## What to work on
1. Answer these questions from the post about the old term paper:
(a) At which university was the class taught?
(b) What year is given for Mr Deeds Goes To Town?
(c) On the blog, what does the writer prefer to deal with instead of detailed structural and thematic analysis?
2. Reproduce, word for word, the stretch of the post about the old term paper from "Blast from the" through "To Town (1936)".

## Excerpt
---*---
Blast from the past: a 28-year-old term paper

Longfellow Deeds (Gary Cooper) has a conflicted relationship with wealth and privilege in Frank Capra's Mr Deeds Goes To Town (1936)
Longfellow Deeds has a conflicted relationship with wealth and privilege in Frank Capra’s Mr Deeds Goes To Town

This is probably only of interest to me, but while going through seemingly endless boxes of papers and manuscripts after my recent move, I came across a term paper I wrote almost thirty years ago for a class I took at the University of Manitoba. It was taught by my friend Howard Curle and in this instance allowed me to think about just what it was that irritated me about the work of Frank Capra. Looked at today, it serves as a reminder of how my thinking and writing about film has evolved over a period of decades. Naturally the context in which it was written (an academic approach to film) influenced the style, but what strikes me most is how these days I have no interest in this kind of close reading of a particular film. Writing here on my blog, I prefer to deal with impressions and emotional responses to what I see rather than more detailed structural and thematic analysis.

So, for what it’s worth, here is a glimpse of one of the places I came from as a writer about film.
---*---
## Dataset section
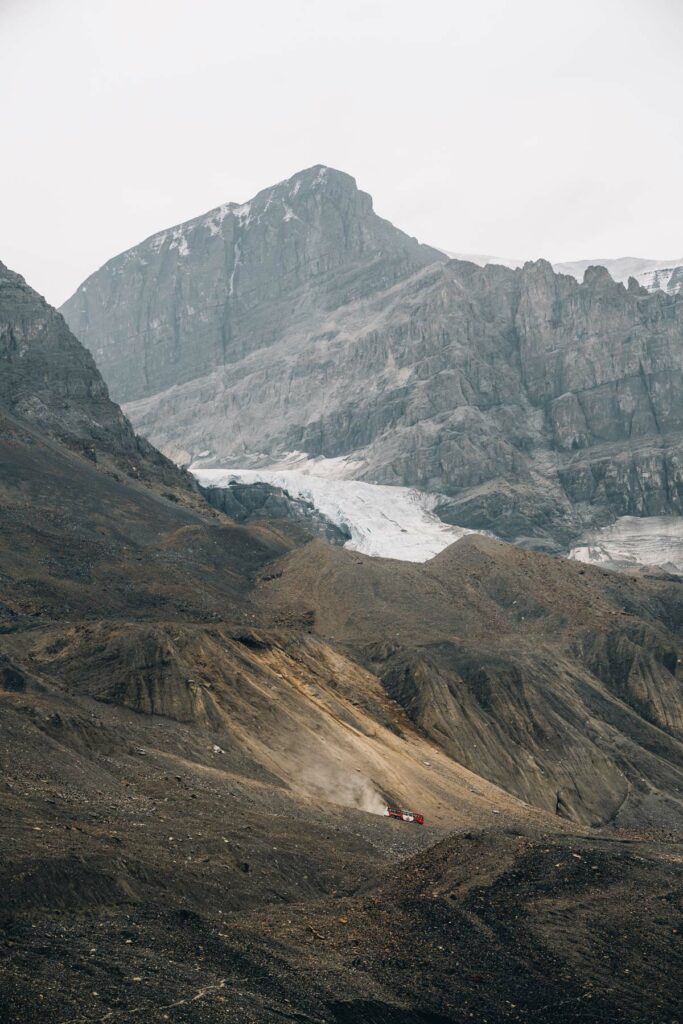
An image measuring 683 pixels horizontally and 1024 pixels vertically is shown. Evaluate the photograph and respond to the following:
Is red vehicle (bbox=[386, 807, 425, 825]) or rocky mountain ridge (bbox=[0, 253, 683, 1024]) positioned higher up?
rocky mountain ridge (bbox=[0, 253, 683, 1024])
---*---
## Correct answers
1.
(a) The University of Manitoba.
(b) 1936.
(c) Impressions and emotional responses to what the writer sees.

2.
Blast from the past: a 28-year-old term paper

Longfellow Deeds (Gary Cooper) has a conflicted relationship with wealth and privilege in Frank Capra's Mr Deeds Goes To Town (1936)